## Given passage
Human Tissue Kallikrein 1 Improves Erectile Dysfunction of Streptozotocin-Induced Diabetic Rats by Inhibition of Excessive Oxidative Stress and Activation of the PI3KAKTeNOS Pathway

Abstract EN

Objective.

To investigate the protective effects and mechanisms of human tissue kallikrein 1 (hKLK1) on type 1 diabetes mellitus- (DM-) induced erectile dysfunction in rats.

Materials and Methods.

The homozygous transgenic rats (TGR) harboring the hKLK1 gene and age-matched wild-type Sprague Dawley rats (WTR) were involved, and intraperitoneal injection of streptozotocin was utilized to induce diabetes in rats.

Forty-eight-week-old male rats were randomly divided into a WTR group, TGR group, diabetic WTR group (WTDM), diabetic TGR group (TGDM), and TGDM with HOE140 group (TGDMH), with eight rats in each group.

Twelve weeks later, the erectile response of all rats was detected by cavernous nerve electric stimulation, and corpus cavernosums were harvested to evaluate the levels of cavernous oxidative stress (OS), apoptosis, fibrosis, and involved pathways.

Moreover, cavernous smooth muscle cells (CSMC) and endothelial cells (EC) were primarily isolated to build a coculture system for a series of in vitro verification.

Results.

The hKLK1 gene only existed and was expressed in TGR.

## Dataset extract
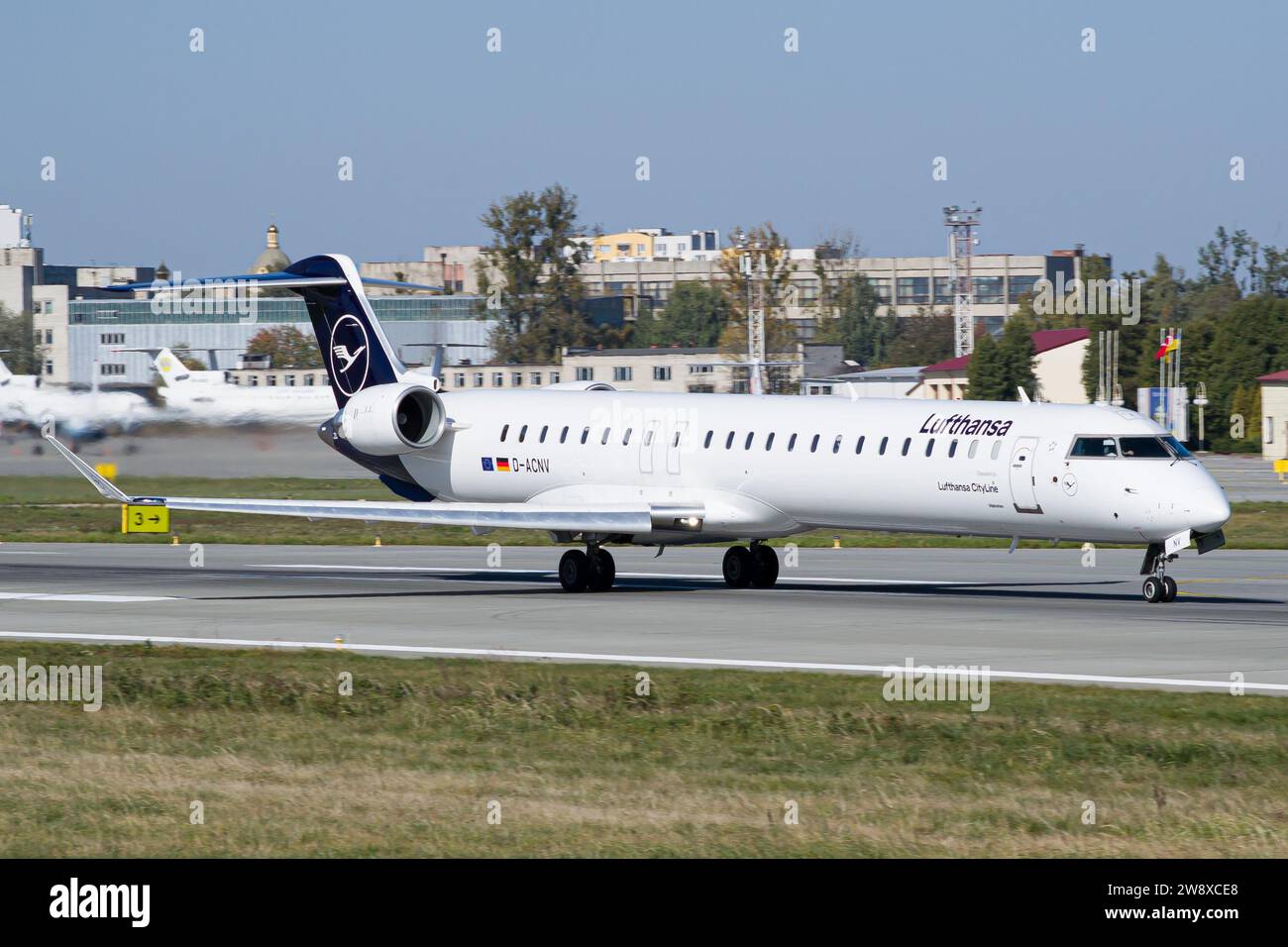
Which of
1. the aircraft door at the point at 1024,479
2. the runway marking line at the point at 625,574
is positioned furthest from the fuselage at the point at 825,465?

## Work to be completed
Extend the kallikrein abstract with the sentences that come after its last one, continuing the Results section.

## Written answer
Compared to the WTR group, the WTDM group showed a lower erectile response, overactivated OS and apoptosis, inhibited PI3K/AKT/eNOS pathway, and aggravated cavernous fibrosis.

However, hKLK1 in the TGDM group could improve these pathological changes induced by DM, while its protective effects could be weakened by HOE140 in the TGDMH group.

In the coculture system, hKLK1 could induce CSMC relaxation through activating PI3K/eNOS/cGMP signaling and inhibiting calcium ion influx under physiological condition.

It could also resist the increased reactive oxygen species, apoptosis level, and reduced cGMP level in CSMC under high-glucose condition.

Conclusions.

hKLK1 preserves erectile function of DM rats through its antitissue excessive OS, apoptosis, and fibrosis effects, as well as activation of the PI3K/AKT/eNOS/cGMP pathway in the penis.

Moreover, hKLK1 promotes relaxation and prevents high glucose-induced injuries of CSMC mediated by EC-CSMC crosstalk.